Submergence stress limits yield on 22 million hectares of lowland rice in South and Southeast Asia, demonstrating the need for varieties with improved submergence tolerance (ST). ST may also benefit irrigated systems where controlled flooding suppresses weed growth. The response of rice to submergence depends on flooding regime. In regions where flash-flooding occurs and water recedes within two weeks, ST cultivars predominate. In contrast to deepwater rice, which avoids submergence stress by elongating in response to flooding, ST cultivars exhibit little or no elongation, but have enhanced capacity for tolerance of submergence. ST in rice, previously viewed as a quantitative trait, is now associated with the Sub1 gene.
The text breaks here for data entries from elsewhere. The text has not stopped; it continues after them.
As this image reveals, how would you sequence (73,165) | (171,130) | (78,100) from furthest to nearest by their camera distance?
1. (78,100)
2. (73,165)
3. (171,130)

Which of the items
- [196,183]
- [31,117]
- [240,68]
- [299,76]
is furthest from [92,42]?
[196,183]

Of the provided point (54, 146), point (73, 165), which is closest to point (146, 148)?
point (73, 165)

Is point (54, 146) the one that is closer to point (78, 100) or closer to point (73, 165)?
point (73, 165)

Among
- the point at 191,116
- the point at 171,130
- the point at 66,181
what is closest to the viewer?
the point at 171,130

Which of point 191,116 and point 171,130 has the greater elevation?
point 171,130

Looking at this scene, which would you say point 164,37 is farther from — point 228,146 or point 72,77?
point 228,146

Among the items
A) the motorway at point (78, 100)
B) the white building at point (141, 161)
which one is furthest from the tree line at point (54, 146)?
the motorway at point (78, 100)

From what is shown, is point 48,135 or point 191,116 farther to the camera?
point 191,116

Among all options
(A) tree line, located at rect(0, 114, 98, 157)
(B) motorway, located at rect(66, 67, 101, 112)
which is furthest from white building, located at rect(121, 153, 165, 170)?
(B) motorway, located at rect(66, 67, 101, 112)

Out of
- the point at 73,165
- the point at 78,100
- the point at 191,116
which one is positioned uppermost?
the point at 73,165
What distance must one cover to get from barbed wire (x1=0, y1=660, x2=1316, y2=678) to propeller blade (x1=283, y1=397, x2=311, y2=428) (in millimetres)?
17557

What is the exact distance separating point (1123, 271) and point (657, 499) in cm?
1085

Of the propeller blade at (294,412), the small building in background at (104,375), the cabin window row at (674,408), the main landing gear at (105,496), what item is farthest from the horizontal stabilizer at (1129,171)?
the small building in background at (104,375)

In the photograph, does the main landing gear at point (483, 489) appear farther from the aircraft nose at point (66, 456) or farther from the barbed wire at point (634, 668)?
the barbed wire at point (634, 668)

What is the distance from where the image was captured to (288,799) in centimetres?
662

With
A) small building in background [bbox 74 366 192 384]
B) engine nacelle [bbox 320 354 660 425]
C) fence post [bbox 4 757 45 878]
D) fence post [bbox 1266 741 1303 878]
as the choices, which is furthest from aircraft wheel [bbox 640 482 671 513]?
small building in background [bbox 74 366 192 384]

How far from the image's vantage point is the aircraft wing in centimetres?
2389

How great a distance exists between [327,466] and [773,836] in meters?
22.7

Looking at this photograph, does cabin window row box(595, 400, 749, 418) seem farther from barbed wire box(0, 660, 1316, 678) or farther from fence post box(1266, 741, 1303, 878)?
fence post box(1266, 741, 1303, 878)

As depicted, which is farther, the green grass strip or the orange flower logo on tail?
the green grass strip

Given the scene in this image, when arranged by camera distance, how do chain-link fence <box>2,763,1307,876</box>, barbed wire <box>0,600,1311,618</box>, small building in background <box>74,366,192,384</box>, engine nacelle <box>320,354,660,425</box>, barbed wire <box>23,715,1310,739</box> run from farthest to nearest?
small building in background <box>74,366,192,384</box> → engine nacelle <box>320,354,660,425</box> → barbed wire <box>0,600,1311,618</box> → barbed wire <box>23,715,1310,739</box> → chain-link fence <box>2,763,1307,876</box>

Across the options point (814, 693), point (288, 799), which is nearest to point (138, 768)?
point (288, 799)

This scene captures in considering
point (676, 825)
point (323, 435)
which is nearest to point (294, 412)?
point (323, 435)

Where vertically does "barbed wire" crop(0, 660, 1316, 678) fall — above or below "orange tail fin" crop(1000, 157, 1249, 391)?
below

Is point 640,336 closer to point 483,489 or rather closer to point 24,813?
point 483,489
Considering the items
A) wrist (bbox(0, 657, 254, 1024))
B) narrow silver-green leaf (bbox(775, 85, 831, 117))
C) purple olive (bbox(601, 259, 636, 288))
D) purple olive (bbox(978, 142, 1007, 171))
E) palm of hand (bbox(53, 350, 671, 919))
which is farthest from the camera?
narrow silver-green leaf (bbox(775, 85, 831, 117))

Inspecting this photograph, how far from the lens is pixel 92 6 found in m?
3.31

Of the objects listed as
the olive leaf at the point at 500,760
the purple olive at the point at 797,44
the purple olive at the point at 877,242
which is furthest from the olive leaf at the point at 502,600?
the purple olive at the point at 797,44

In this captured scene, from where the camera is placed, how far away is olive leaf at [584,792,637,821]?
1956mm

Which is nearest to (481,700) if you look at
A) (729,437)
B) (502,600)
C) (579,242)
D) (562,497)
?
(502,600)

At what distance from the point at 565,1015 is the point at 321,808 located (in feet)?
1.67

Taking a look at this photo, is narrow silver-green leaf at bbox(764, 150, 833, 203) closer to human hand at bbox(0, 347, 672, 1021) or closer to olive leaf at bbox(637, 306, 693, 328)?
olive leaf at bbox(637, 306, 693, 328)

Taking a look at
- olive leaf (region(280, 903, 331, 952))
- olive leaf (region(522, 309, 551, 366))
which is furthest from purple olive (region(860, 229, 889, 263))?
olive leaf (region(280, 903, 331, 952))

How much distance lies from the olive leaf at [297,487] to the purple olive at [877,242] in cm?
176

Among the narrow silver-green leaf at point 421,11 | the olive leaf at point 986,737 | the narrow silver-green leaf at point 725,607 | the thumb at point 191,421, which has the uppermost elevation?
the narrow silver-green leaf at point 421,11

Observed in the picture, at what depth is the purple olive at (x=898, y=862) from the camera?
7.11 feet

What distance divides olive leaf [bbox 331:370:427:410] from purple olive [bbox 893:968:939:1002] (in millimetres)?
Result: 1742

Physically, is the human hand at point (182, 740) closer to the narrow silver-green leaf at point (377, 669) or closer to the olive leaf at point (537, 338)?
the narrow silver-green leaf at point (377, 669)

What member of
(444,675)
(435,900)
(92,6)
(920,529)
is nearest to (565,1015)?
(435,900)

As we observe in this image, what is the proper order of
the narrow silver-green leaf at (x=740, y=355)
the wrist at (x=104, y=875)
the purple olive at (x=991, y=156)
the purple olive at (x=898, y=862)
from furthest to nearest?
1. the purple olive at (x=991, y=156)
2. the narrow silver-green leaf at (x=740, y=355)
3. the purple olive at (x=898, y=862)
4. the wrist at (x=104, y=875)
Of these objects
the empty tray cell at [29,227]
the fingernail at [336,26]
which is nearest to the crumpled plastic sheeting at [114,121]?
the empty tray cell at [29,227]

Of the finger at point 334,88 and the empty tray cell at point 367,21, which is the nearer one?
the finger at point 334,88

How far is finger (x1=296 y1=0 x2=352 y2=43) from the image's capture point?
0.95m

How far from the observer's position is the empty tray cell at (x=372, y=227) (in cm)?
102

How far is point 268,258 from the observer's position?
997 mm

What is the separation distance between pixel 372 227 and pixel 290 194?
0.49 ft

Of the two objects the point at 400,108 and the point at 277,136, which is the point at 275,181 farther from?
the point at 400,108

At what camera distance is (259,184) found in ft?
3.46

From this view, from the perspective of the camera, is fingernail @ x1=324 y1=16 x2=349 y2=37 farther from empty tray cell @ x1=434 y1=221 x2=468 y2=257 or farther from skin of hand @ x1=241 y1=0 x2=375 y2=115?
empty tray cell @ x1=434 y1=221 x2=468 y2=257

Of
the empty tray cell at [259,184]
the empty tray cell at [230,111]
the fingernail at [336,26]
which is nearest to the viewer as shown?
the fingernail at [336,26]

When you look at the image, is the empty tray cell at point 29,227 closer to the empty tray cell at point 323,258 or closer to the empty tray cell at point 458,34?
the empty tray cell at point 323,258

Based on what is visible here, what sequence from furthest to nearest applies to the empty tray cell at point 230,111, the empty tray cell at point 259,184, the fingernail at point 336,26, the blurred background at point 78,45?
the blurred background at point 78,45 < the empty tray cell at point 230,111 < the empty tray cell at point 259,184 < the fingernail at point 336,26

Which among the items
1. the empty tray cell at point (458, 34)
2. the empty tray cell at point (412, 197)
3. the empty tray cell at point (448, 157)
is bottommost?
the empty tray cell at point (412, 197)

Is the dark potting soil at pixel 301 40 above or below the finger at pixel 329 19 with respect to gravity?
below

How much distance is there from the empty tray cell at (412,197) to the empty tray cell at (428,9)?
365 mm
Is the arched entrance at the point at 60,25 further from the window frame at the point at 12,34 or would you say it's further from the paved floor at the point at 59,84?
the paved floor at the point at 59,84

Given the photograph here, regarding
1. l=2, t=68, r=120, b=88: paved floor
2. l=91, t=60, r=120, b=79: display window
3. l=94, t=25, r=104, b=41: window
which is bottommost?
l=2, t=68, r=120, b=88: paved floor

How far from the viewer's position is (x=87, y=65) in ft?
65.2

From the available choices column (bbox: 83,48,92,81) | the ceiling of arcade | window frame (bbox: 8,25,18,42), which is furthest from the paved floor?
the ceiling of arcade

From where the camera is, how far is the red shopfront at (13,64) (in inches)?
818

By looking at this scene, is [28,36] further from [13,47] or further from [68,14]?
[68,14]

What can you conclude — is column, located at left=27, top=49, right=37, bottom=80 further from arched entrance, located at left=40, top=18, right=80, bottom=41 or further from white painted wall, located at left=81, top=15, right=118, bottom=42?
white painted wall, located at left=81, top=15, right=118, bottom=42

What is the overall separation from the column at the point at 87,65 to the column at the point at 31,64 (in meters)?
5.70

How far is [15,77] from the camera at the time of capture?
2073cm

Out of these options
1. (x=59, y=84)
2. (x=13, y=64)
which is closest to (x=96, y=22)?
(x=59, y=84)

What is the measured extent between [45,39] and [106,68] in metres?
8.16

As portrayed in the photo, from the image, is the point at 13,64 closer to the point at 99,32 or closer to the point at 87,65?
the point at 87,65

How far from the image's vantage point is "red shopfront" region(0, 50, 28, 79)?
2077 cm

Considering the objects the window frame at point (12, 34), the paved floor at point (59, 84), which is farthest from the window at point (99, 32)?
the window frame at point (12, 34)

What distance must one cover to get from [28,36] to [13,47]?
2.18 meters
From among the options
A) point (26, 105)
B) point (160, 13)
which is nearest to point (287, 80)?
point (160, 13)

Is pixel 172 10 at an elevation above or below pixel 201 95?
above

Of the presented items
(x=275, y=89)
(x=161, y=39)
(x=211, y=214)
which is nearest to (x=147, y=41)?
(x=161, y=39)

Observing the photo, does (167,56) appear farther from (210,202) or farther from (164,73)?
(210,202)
This study, which examines the effect of Sub1 on physiology of ST in rice, represents a considerable improvement in methodology in the examination of flooding tolerance. Previous studies utilized flooding intolerant species or made comparisons between species or cultivars. According to the results of this study, Sub1 alters fermentation, carbohydrate metabolism and growth under anoxia and is associated with reduced submergence-induced shoot elongation. Treatments which increase leaf elongation have no effect on carbohydrate reserves but decrease glutathione reductase activity, increase oxidative stress, and decrease survival. These data indicate a relationship between elongation growth and oxidative stress defense responses and the lack of a relationship between carbohydrate reserves and leaf elongation. This finding suggests that some mechanisms controlled by Sub1 may occur independent of the gene's effect on elongation and indicate the possibility of combining ST with elongation. Sub1 engenders a suite of physiological responses including altered fermentation, carbohydrate metabolism, elongation, and oxidative stress tolerance. Sub1 increases coleoptile growth under anoxia but decreases leaf growth under submergence. Such a diversity of effects indicates that Sub1 encodes a transcription factor, or a protein involved in the perception or transduction of a signal generated by submergence stress. Rice varieties transformed with Sub1 will improve rice production and provide an excellent model system to advance basic understanding of the Sub1 gene and of flooding tolerance in plants. This study provides a framework for ultimately establishing the link between Sub1 structure and function.